--- start DATA EXCERPTS ---

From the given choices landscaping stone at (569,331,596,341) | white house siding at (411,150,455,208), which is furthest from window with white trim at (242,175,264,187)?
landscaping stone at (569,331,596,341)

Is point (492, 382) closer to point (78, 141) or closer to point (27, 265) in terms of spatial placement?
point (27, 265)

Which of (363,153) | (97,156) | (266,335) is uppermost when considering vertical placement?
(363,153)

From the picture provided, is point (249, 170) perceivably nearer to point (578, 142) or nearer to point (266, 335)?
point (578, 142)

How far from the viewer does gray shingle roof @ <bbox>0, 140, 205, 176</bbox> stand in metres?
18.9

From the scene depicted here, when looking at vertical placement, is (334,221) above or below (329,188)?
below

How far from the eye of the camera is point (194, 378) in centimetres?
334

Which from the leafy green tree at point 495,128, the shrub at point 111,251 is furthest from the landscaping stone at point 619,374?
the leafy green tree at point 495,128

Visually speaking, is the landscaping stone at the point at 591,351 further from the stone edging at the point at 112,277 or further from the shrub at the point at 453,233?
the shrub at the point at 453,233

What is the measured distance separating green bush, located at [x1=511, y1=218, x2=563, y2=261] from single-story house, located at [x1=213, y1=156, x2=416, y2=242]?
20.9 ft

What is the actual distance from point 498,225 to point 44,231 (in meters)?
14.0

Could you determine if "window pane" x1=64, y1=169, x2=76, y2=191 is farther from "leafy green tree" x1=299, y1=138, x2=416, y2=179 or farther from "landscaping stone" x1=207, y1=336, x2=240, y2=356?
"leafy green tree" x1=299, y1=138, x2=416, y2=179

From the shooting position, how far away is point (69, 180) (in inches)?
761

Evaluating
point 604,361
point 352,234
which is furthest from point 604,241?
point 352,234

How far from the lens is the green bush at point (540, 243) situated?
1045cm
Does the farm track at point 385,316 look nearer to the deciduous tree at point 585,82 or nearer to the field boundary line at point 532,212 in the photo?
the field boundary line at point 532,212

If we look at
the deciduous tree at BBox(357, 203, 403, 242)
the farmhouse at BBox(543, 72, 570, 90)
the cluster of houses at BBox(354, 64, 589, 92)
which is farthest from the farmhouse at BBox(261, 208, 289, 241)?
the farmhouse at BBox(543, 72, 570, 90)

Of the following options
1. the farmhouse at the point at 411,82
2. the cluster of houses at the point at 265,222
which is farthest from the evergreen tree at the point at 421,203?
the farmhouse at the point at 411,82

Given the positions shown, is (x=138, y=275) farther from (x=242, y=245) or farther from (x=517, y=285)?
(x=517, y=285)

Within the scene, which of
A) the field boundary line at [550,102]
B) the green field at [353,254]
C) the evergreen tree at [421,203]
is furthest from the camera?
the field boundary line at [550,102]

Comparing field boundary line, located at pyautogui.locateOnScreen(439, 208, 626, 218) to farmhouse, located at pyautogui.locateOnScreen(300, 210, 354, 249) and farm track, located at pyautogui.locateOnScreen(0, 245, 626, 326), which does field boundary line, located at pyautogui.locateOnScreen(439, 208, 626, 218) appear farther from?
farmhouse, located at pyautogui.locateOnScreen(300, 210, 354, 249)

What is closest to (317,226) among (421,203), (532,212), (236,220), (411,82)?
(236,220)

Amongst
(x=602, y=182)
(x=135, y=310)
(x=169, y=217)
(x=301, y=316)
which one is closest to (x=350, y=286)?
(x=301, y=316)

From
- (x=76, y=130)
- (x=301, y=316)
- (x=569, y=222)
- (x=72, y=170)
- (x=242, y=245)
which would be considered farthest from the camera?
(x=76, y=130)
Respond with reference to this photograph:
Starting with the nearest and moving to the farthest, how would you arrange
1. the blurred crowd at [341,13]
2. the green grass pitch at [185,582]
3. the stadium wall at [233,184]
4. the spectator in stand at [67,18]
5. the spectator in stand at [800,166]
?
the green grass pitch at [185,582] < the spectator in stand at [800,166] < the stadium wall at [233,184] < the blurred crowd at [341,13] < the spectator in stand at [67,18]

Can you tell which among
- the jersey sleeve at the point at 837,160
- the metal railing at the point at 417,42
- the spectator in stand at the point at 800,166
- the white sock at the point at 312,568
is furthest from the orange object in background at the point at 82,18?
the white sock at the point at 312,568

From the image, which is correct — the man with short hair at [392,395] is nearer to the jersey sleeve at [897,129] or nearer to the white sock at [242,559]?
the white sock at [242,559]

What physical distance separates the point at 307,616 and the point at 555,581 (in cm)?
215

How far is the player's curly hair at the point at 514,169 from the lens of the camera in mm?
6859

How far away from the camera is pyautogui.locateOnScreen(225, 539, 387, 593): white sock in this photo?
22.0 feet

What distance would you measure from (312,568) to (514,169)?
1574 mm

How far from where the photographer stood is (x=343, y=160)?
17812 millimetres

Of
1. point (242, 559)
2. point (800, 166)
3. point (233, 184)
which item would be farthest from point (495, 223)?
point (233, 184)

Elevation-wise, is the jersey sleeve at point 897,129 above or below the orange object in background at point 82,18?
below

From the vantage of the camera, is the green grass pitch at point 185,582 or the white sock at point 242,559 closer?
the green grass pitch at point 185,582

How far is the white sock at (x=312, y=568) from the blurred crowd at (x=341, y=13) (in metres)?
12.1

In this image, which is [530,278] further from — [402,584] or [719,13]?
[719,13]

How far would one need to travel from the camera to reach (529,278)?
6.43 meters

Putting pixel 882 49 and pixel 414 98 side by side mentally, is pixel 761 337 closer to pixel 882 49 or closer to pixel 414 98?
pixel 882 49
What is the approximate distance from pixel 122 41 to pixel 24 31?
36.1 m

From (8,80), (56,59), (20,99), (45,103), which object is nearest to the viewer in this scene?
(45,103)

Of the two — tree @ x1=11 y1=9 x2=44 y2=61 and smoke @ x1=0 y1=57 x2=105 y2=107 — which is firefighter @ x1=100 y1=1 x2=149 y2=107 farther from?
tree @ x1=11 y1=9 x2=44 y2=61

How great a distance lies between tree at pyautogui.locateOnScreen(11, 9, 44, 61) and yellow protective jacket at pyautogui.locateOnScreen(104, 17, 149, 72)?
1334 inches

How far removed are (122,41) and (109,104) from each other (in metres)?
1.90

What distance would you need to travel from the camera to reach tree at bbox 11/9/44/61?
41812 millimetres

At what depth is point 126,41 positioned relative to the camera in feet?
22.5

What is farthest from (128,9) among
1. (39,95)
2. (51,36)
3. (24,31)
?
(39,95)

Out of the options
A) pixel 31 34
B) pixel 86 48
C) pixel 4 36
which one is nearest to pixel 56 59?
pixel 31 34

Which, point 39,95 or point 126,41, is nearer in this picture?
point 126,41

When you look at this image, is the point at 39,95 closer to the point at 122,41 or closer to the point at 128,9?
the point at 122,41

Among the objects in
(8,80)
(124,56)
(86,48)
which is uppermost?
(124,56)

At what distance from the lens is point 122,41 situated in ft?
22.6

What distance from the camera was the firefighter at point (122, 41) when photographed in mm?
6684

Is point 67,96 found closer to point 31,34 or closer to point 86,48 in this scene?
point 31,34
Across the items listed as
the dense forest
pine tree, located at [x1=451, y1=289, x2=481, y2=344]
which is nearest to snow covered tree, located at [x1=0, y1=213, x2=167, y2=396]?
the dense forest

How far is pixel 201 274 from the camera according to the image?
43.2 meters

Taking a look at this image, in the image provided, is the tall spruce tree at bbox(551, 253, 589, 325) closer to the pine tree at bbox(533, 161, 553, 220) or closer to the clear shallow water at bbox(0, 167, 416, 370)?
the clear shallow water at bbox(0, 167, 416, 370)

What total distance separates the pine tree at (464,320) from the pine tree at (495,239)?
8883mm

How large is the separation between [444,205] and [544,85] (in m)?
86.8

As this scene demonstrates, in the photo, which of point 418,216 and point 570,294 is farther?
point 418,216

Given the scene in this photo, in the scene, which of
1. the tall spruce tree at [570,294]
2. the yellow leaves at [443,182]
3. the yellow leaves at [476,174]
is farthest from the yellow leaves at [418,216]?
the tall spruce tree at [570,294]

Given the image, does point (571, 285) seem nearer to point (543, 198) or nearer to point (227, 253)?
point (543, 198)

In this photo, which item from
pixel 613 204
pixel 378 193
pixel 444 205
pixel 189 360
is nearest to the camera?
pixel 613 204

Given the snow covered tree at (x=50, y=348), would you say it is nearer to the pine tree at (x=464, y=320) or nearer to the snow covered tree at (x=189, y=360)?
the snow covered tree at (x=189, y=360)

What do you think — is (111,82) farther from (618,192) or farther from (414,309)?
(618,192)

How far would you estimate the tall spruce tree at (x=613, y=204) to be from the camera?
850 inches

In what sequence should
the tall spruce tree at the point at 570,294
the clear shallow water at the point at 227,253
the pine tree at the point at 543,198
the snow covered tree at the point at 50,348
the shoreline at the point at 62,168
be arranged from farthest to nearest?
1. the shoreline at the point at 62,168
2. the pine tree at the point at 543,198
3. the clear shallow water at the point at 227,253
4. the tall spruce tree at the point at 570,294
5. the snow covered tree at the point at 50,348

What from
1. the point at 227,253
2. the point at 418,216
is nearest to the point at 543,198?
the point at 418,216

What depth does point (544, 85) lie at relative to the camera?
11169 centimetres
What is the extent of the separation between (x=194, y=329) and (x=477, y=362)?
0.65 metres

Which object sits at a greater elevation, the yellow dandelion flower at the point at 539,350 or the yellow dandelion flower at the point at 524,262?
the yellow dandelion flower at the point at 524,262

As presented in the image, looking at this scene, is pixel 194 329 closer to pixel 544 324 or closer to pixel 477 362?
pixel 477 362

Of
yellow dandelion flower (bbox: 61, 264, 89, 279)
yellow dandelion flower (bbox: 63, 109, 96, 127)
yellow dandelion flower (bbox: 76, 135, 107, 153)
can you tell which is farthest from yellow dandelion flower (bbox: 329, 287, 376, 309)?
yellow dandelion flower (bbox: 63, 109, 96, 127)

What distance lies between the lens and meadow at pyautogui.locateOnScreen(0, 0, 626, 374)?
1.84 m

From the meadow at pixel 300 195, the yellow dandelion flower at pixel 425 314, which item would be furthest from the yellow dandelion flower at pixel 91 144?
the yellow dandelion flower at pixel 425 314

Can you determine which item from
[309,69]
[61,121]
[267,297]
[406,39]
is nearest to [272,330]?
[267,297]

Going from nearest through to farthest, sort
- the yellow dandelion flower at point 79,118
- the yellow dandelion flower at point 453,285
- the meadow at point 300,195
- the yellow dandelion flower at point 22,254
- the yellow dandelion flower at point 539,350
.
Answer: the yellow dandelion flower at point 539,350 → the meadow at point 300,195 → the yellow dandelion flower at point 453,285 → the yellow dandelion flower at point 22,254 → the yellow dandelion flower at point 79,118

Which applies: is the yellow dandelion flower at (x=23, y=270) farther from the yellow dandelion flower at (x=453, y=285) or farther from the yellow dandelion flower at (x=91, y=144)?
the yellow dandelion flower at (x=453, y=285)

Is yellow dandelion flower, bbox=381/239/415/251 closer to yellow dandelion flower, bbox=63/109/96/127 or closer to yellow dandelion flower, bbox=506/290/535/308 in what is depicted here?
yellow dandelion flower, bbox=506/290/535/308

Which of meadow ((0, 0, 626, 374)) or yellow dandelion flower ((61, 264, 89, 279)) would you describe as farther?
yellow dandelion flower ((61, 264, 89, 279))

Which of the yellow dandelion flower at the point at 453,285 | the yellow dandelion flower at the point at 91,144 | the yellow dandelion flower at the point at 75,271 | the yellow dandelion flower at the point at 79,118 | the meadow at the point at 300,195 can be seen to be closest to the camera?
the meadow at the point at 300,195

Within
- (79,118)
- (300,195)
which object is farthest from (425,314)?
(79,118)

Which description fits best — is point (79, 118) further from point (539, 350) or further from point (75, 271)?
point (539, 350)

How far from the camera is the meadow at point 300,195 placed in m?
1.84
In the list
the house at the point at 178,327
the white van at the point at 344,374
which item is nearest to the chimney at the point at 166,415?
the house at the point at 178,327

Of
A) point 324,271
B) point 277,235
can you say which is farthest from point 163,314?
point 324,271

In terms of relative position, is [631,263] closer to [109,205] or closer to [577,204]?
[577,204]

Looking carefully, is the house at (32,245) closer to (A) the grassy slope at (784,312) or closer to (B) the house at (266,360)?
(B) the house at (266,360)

--- end DATA EXCERPTS ---

▸ **AIM**
Reproduce exactly the line containing "Which description fits" and every line after it through the end of the records above, and nothing else.

▸ **FINISHED EXERCISE**
Which description fits best — is point (79, 118) further from point (539, 350) or further from point (75, 271)?
point (539, 350)

How far from the camera is the meadow at point 300,195 placed in m?
1.84
In the list
the house at the point at 178,327
the white van at the point at 344,374
which item is nearest to the chimney at the point at 166,415?
the house at the point at 178,327

Of
A) point 324,271
B) point 277,235
can you say which is farthest from point 163,314?
point 324,271

In terms of relative position, is [631,263] closer to [109,205] or closer to [577,204]?
[577,204]

Looking carefully, is the house at (32,245) closer to (A) the grassy slope at (784,312) or closer to (B) the house at (266,360)?
(B) the house at (266,360)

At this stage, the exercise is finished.